El despacho del profesor Jones era el primero a la izquierda, como me había indicado el chico rubio. Golpeé suavemente la gruesa puerta de madera con mis nudillos y esperé en silencio. En unos instantes la puerta se abrió y el profesor me miró, confuso, aunque pronto vi una expresión de reconocimiento en su rostro. Me dedicó una sonrisa y me tendió su mano, que estreché con fuerza.
–¡Profesor Jones, me alegro de verle! Vengo a recoger las cosas de mi padre–le anuncié.
–¡Señorita Dillen, me alegro de verla! Es increíble cómo ha cambiado desde la última vez que la vi, me ha costado reconocerla–me saludó en respuesta.
El profesor Jones rondaba los cincuenta y había sido compañero de mi padre desde que llegó al New College. Mis padres no tenían amigos íntimos en la ciudad, ni siquiera entre sus colegas. Hasta ahora no había pensado en lo extraño de la situación, pero desde que murió mi padre me hacía preguntas de este tipo. ¿Por qué mis padres no habían hecho amistades aquí? Tanto mi padre como mi madre habían mantenido en su trabajo relaciones estrictamente profesionales y había ocurrido lo mismo en el instituto o en el vecindario, donde sólo nos saludábamos con las demás familias sin entrar en más confianzas. Siempre había pensado que teníamos un carácter reservado y que por eso no entablábamos relaciones fácilmente. A mí me pasaba lo mismo, no tenía amigos íntimos en el instituto, sólo conocidos y creía que no llegaba a intimar con nadie porque no ofrecía mucho de mí misma cuando conocía a la gente y tampoco me interesaba demasiado por la vida de los demás, de modo que la gente tampoco intimaba conmigo. Suponía que el profesor Jones sólo había sido un colega de mi padre y no un amigo, aunque sabía que habían trabajado en varias ocasiones juntos.
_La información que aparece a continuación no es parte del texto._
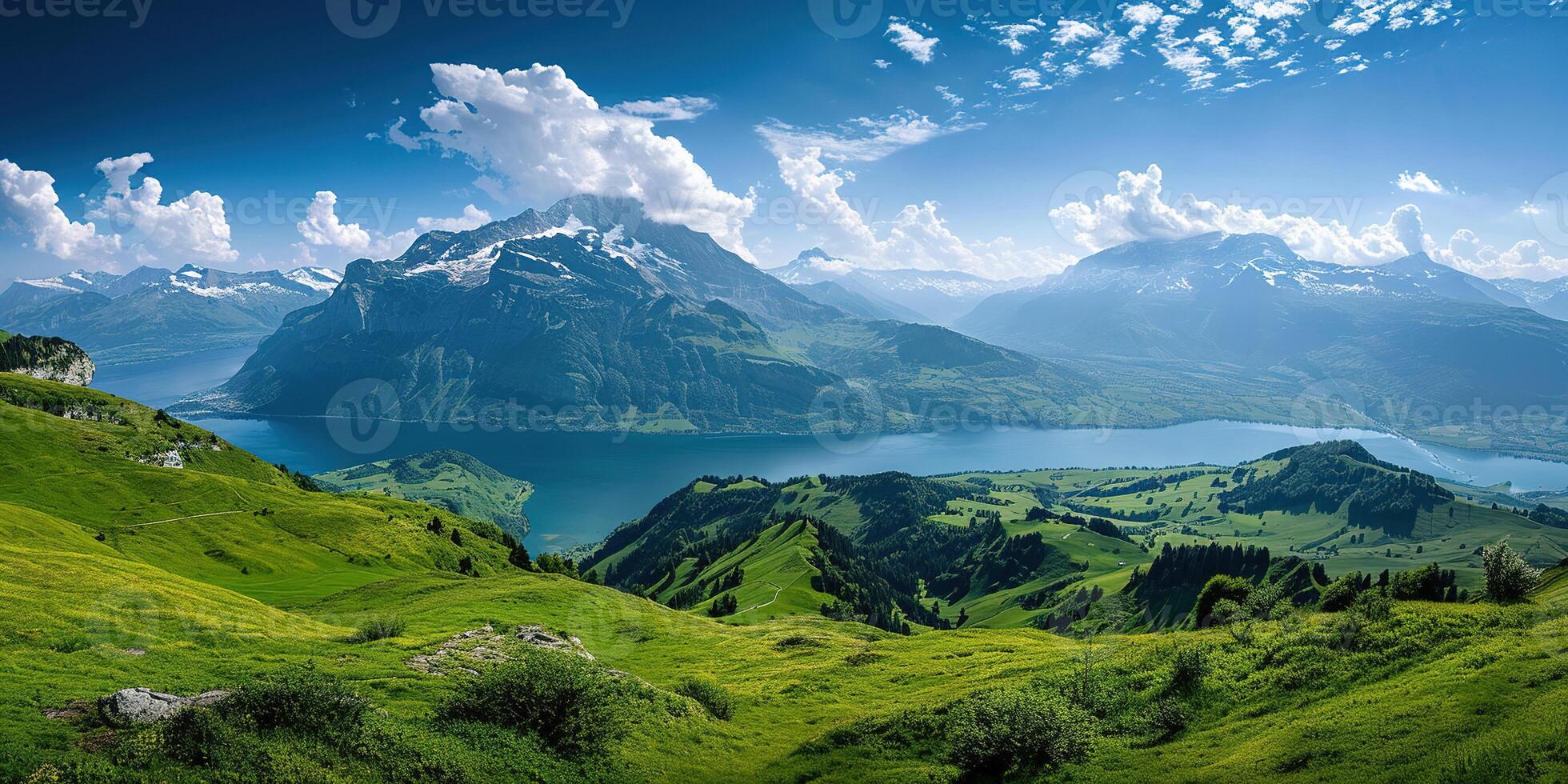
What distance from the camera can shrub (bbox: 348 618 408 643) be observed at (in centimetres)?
4353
–Iré a conserjería a por la llave del despacho de su padre. ¿Quiere esperarme en mi despacho?–preguntó con amabilidad.
–No se preocupe, le esperaré junto al despacho de mi padre–dije.
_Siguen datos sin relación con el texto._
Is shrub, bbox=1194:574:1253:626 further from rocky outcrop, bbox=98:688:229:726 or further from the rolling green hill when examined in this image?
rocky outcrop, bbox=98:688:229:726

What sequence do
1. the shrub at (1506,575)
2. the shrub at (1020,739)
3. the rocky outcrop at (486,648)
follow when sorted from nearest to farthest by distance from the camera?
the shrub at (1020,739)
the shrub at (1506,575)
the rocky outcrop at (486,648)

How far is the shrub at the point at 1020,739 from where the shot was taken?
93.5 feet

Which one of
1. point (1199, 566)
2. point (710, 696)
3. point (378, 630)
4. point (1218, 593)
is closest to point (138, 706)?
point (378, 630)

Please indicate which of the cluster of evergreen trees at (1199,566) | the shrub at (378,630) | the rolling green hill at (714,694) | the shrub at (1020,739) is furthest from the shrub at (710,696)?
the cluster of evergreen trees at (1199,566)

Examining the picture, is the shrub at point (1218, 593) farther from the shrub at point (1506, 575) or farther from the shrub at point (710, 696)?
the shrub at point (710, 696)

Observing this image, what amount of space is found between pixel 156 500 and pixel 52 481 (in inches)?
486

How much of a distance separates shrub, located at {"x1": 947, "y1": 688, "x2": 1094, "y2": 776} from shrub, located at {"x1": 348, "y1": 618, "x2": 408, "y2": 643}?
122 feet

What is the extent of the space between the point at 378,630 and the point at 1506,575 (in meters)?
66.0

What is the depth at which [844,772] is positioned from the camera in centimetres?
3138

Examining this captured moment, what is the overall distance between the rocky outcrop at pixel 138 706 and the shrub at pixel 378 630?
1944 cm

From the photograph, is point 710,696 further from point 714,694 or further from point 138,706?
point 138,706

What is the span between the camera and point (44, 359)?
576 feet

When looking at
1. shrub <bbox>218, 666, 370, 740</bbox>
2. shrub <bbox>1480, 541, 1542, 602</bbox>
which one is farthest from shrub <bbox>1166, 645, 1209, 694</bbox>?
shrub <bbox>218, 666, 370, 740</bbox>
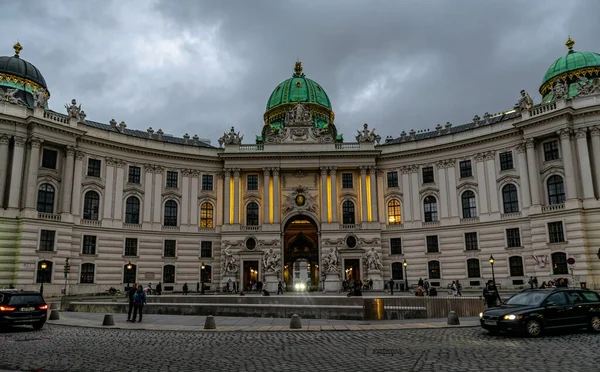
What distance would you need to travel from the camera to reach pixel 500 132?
5050 cm

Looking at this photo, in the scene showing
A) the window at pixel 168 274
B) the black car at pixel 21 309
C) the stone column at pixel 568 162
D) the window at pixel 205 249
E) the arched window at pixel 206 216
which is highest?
the stone column at pixel 568 162

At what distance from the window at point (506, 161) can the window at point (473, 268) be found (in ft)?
35.2

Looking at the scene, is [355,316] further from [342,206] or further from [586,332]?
[342,206]

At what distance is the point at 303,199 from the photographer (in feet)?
186

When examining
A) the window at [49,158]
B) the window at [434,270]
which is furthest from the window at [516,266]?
the window at [49,158]

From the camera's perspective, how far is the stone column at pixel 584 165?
43.4 meters

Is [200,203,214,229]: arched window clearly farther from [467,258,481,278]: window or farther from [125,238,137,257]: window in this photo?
[467,258,481,278]: window

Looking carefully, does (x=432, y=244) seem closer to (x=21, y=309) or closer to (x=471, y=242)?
(x=471, y=242)

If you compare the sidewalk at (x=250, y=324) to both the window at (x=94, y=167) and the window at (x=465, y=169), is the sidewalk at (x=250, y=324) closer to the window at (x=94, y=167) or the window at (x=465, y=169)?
the window at (x=94, y=167)

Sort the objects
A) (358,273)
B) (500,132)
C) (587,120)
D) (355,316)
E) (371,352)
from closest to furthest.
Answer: (371,352)
(355,316)
(587,120)
(500,132)
(358,273)

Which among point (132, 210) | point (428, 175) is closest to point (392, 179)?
point (428, 175)

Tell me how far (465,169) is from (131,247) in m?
39.2

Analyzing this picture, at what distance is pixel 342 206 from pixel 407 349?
140 feet

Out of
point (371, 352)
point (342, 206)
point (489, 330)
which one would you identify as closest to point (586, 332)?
point (489, 330)
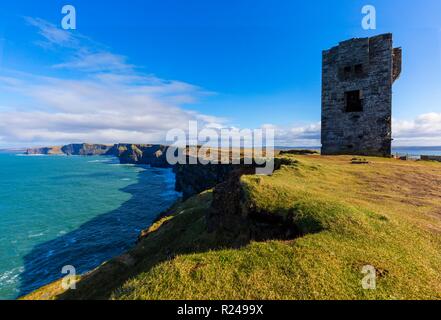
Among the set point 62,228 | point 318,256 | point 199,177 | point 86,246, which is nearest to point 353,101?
point 318,256

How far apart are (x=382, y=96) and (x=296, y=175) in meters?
22.0

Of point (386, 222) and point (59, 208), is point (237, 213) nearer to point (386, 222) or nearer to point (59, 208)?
point (386, 222)

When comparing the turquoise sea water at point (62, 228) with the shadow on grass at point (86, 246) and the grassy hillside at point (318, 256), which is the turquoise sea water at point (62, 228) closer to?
the shadow on grass at point (86, 246)

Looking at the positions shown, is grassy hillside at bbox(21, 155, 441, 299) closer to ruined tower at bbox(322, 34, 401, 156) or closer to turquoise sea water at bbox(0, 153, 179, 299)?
ruined tower at bbox(322, 34, 401, 156)

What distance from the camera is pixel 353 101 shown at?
33.3 m

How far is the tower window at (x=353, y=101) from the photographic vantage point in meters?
32.6

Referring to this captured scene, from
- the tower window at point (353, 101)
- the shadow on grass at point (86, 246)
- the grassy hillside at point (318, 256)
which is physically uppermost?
the tower window at point (353, 101)

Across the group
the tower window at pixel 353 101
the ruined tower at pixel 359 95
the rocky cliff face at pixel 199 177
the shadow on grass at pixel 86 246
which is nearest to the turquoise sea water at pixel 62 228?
the shadow on grass at pixel 86 246

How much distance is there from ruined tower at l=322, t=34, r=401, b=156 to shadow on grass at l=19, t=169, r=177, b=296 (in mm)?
42085

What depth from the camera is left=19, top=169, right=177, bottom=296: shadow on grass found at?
36938mm

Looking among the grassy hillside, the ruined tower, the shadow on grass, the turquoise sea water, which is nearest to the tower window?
the ruined tower

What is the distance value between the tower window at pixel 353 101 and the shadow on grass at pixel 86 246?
45056 mm

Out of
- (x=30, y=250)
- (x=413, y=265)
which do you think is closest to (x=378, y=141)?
(x=413, y=265)

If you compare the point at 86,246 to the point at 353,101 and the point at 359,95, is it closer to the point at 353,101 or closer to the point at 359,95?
the point at 353,101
–De acuerdo, no tardaré–dijo, adelantándose.
Avancé lentamente por el pasillo y giré la esquina con cautela, temiendo que aún siguieran por allí los chicos de antes, pero afortunadamente el rellano de la escalera estaba vacío. Llegué hasta la puerta del despacho y me recosté contra la pared, esperando el retorno del profesor Jones. Volvió en pocos minutos con unas llaves en la mano y me abrió la puerta del despacho.
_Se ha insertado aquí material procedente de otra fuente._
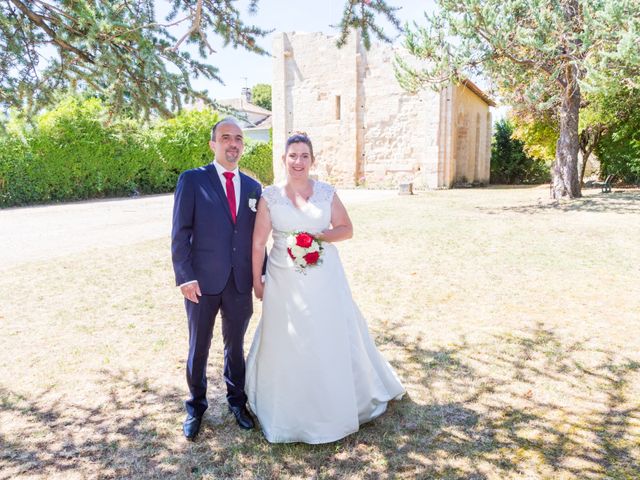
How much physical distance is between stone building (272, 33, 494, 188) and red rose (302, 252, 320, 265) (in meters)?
19.7

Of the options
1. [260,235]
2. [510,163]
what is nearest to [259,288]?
[260,235]

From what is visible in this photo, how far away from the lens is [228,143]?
2941 millimetres

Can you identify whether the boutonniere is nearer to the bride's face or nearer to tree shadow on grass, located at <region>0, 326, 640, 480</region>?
the bride's face

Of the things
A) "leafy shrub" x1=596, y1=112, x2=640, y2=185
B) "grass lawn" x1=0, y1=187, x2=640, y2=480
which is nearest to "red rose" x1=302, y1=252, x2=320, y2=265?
"grass lawn" x1=0, y1=187, x2=640, y2=480

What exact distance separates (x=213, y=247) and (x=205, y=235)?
9 centimetres

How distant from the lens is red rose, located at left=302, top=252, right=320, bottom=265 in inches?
113

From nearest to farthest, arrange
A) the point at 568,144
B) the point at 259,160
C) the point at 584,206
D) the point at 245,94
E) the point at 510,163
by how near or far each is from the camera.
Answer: the point at 584,206 → the point at 568,144 → the point at 259,160 → the point at 510,163 → the point at 245,94

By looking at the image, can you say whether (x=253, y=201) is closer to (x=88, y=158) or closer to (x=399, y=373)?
(x=399, y=373)

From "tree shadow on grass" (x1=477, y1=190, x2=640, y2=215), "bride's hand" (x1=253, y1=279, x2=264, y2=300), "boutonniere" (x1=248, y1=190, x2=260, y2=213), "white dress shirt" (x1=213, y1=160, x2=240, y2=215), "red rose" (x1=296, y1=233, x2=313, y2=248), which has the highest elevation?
"white dress shirt" (x1=213, y1=160, x2=240, y2=215)

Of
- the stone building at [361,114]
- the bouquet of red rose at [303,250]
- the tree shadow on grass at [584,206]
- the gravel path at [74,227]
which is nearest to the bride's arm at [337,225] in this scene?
the bouquet of red rose at [303,250]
–¡Adelante!, tómese su tiempo–me indicó–. He avisado al conserje de su presencia y basta con que cuando haya terminado vuelva a cerrar el despacho con llave y se las entregue–.
–Muchas gracias, profesor–dije.
–De nada, hija. Por cierto, ¿qué tal va todo?, ¿cómo está su madre?–se interesó.
–Es duro, aún estamos haciéndonos a la idea–dije.
–Cierto, está muy reciente. ¡Mucho ánimo, les deseo lo mejor!–me dijo, tendiéndome su mano.
La estreché en un movimiento rápido y sujeté la puerta del despacho.
–Gracias de nuevo, profesor–me despedí.
Entré en el despacho y cerré la puerta tras de mí. Cerré los ojos e inspiré profundamente y aunque parecía increíble, aún después de casi tres meses, el despacho mantenía el olor que siempre había asociado a mi padre, una mezcla de limón y cedro. Suspiré y me dejé caer contra la puerta, sintiéndome un poco abatida ¡Revisar sus cosas iba a ser más duro de lo que había imaginado!